O galo de ouro e outros textos dispersos
Cavalo de Ferro, 2005
Tradução de Sofia Castro Rodrigues e Virgílio Tenreiro Viseu

A Cuesta de las Comadres

   "Ao Remigio Torrico matei-o eu.
   Nessa altura já havia pouca gente nos ranchos. primeiro tinham abalado um após outro; mas os últimos quase foram em manada. Ganharam e abalaram, aproveitando a chegada das geadas. Em anos passados chegaram as geadas e acabaram com as sementeiras numa só noite. E este ano também. Por isso abalaram. Certamente acharam que no ano seguinte seria a mesma coisa e parece que já não se sentiram com vontade de continuar a suportar as calamidades do tempo todos os anos e a calamidade dos Torricos a toda a hora.
   Assim, quando eu matei o Remigio Torrico, já estavam bem vazias de gente a Cuesta de las Comadres, e as lombas dos arredores.
   Isto sucedeu para aí em Outubro. Lembro-me que havia uma lua muito grande e muito cheia de luz, porque eu sentei-me na soleira da porta da minha casa a remendar um saco todo esburacado, aproveitando a boa luz da lua, quando chegou o Torrico.
   Devia ter estado bêbado. Pôs-se à minha frente e bamboleava-se de um lado para o outro, tapando-me e destapando-me a luz que eu precisava de lua.
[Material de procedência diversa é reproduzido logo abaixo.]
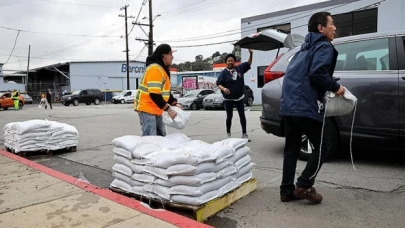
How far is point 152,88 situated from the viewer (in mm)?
4172

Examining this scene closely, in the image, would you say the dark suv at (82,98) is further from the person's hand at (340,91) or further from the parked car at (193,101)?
the person's hand at (340,91)

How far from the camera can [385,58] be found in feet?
15.1

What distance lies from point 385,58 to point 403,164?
1.43 metres

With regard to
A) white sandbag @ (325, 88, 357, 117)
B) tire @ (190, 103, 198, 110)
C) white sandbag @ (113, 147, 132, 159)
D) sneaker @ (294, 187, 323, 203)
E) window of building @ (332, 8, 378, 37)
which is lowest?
tire @ (190, 103, 198, 110)

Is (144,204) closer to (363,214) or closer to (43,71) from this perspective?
(363,214)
   - Andar com rodeios não é bom - disse-me depois de um bom bocado. - Eu gosto das coisas direitas, e se tu não gostas, sofres as consequências, por eu vim aqui para as endireitar.
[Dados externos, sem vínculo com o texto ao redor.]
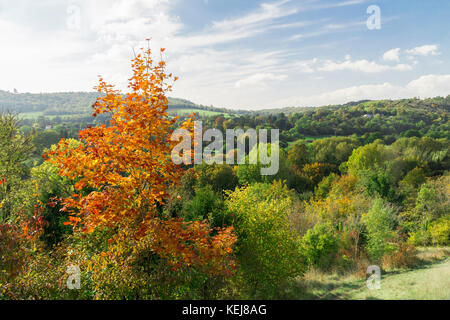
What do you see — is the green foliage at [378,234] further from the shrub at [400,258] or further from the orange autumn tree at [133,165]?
the orange autumn tree at [133,165]

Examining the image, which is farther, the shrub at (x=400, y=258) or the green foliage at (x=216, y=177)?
the green foliage at (x=216, y=177)

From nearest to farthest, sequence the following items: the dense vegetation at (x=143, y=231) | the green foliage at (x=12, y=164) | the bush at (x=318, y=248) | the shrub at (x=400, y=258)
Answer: the dense vegetation at (x=143, y=231)
the shrub at (x=400, y=258)
the green foliage at (x=12, y=164)
the bush at (x=318, y=248)

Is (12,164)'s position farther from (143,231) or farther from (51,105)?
(51,105)

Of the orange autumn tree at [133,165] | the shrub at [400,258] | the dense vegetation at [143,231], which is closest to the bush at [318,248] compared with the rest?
the dense vegetation at [143,231]

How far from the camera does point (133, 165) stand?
6.96 metres

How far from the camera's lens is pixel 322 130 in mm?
86062

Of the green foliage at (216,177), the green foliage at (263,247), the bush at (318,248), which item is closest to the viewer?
the green foliage at (263,247)

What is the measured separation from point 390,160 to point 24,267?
51798mm

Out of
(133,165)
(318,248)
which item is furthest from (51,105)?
(133,165)

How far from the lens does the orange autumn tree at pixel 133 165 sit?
6.85 m

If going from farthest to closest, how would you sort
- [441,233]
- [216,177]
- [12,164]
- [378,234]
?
[216,177]
[441,233]
[378,234]
[12,164]

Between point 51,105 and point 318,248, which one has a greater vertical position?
point 51,105

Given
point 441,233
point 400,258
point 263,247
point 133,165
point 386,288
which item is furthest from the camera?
point 441,233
   Eu continuei a remendar o meu saco. Só tinha olhos para lhes coser os buracos, e a agulha albarda trabalhava muito bem quando a alumiava a luz da lua. De certeza que foi por isso que achou que eu não me preocupava com o que ele dizia:
   - Estou a falar contigo - gritou-me, agora sim já irritado. - Bem sabes ao que vim.
   Espantei-me um pouco quando se aproximou de mim e me gritou aquilo quase à queima roupa. No entanto, tentei ver-lhe a cara para saber de que tamanho era a sua fúria e continuei a fixá-lo, como que a perguntar-lhe a que tinha vindo.
   Isso resultou. Já mais calmo, saiu-se com esta: que as pessoas como eu têm de se apanhar desprevenidas.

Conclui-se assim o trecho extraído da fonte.